From Experience Portal 7.2, all servers are updated to use TLS 1.2 to maximize system security. If servers external to the EPMs and MPPs cannot be updated to use TLS 1.2, then during the transition period, the TLS 1.0 and TLS 1.1 protocols can be manually enabled on the Experience Portal servers. The script used to enable these legacy TLS protocols is $AVAYA_HOME/Support/Security-Tools/ConfigureLegacyTLS.sh.
Avaya highly recommends that after the external servers are updated to use TLS 1.2, the TLS 1.0 and TLS 1.1 protocols must be disabled on all the Experience Portal servers.
The following commands are run using the ConfigureLegacyTLS.sh script:
bash ConfigureLegacyTLS.sh disable command: To disable legacy TLS 1.0 and TLS 1.1 protocols in httpd configuration, providing greater security
bash ConfigureLegacyTLS.sh enable command: To enable legacy TLS 1.0 and 1.1 protocols in httpd configuration, lowering system security but providing backward compatibility with systems requiring these legacy TLS protocols.
bash ConfigureLegacyTLS.sh status command: To display the current status of the legacy TLS protocols in httpd configuration.
A re-installation or upgrade of Experience Portal may automatically disable these legacy TLS protocols.
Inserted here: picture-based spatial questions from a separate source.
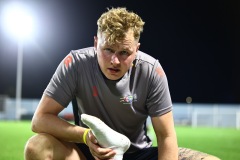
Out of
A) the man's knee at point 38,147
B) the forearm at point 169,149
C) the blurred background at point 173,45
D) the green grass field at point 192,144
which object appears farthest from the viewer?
the blurred background at point 173,45

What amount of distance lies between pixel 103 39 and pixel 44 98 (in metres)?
0.69

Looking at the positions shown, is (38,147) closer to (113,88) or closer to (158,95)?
(113,88)

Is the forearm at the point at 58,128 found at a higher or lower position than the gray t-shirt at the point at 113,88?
lower

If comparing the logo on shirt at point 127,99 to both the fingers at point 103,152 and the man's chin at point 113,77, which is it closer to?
the man's chin at point 113,77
If backward compatibility must be retained across upgrades, the ConfigureLegacyTLS.sh script must be re-run to enable legacy TLS protocols after each Experience Portal upgrade.
To maximize security, it is suggested that these legacy TLS protocols remain disabled if possible.
Note:
If you run either the enable or disable command, the Apache (httpd) daemon automatically reloads if it is running.